##### TEXTO PARA LEITURA

Criticam a situação fiscal do país, por não apresentar os mesmos níveis de superávit primário do primeiro mandato do governo Lula. Dessa forma, o governo não teria condições de continuar patrocinando a redução, necessária, da relação dívida interna/PIB. Isso decorreria da redução da capacidade de pagar os juros da dívida mobiliária que, por um lado, implicaria o aumento das necessidades de financiamento do setor público, acarretando de quebra a elevação das taxas de juros, de forma a atrair os recursos necessários a seu financiamento.
A opção a essa situação seria a redução dos gastos de investimento em infra-estrutura, a redução dos investimentos públicos necessários a alavancar a desejada elevação dos gastos em inversão privados.
Ou seja, a poupança pública do país estaria em pior situação, o que impediria o financiamento de nossos investimentos e interromperia o processo de crescimento experimentado nesse ano de 2010.

##########

* **PROBLEMA PROPOSTO 1**: Retorne cada linha dos registros em que aparece a palavra "nearest".

##### INFORMAÇÕES REGISTRADAS

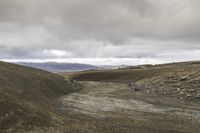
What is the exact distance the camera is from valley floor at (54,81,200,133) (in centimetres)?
3563

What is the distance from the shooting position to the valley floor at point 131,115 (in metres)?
35.6

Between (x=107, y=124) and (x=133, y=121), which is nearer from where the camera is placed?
(x=107, y=124)

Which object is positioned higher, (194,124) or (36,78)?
(36,78)

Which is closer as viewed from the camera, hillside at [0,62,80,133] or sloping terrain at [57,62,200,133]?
hillside at [0,62,80,133]

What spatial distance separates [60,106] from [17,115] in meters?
14.4

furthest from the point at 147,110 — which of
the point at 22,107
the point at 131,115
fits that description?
the point at 22,107

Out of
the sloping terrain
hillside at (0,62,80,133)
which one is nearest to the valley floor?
the sloping terrain

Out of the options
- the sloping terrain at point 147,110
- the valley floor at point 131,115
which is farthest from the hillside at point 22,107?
the sloping terrain at point 147,110

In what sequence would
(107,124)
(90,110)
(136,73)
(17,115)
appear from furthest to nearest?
(136,73) → (90,110) → (107,124) → (17,115)

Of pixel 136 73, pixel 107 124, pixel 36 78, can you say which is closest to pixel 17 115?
pixel 107 124

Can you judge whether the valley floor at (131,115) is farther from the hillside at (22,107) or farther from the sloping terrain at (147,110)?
the hillside at (22,107)

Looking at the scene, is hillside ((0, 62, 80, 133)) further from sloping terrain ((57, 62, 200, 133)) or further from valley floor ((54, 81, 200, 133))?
sloping terrain ((57, 62, 200, 133))

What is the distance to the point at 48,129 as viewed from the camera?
32031 mm

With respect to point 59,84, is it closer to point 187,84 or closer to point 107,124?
point 187,84
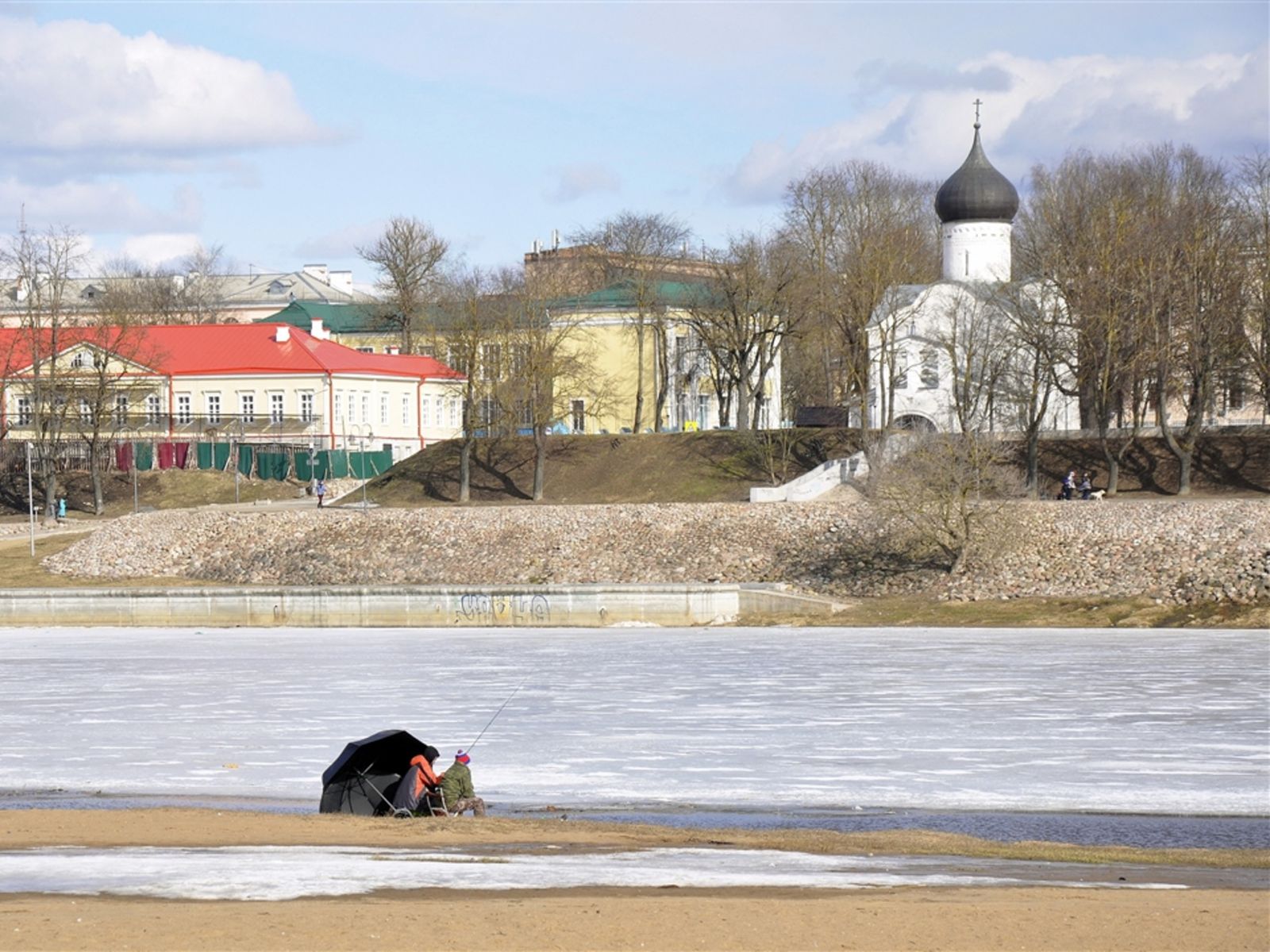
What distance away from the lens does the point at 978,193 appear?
69.5 m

##########

* **PROBLEMA PROPOSTO 2**: Reescreva em forma de lista, de modo mais breve, o parágrafo do texto que começa com "Criticam a situação fiscal do país", mantendo suas informações principais.

* **RESULTADO DA TAREFA 1**:
which one is nearest to the valley floor?
appear from furthest to nearest?

* **RESULTADO DA TAREFA 2**:
- Crítica: o país não apresenta os mesmos níveis de superávit primário do primeiro mandato do governo Lula.
- Consequência: o governo não teria condições de continuar reduzindo a relação dívida interna/PIB.
- Causa: a menor capacidade de pagar os juros da dívida mobiliária.
- Efeitos: aumento das necessidades de financiamento do setor público e elevação das taxas de juros para atrair os recursos necessários.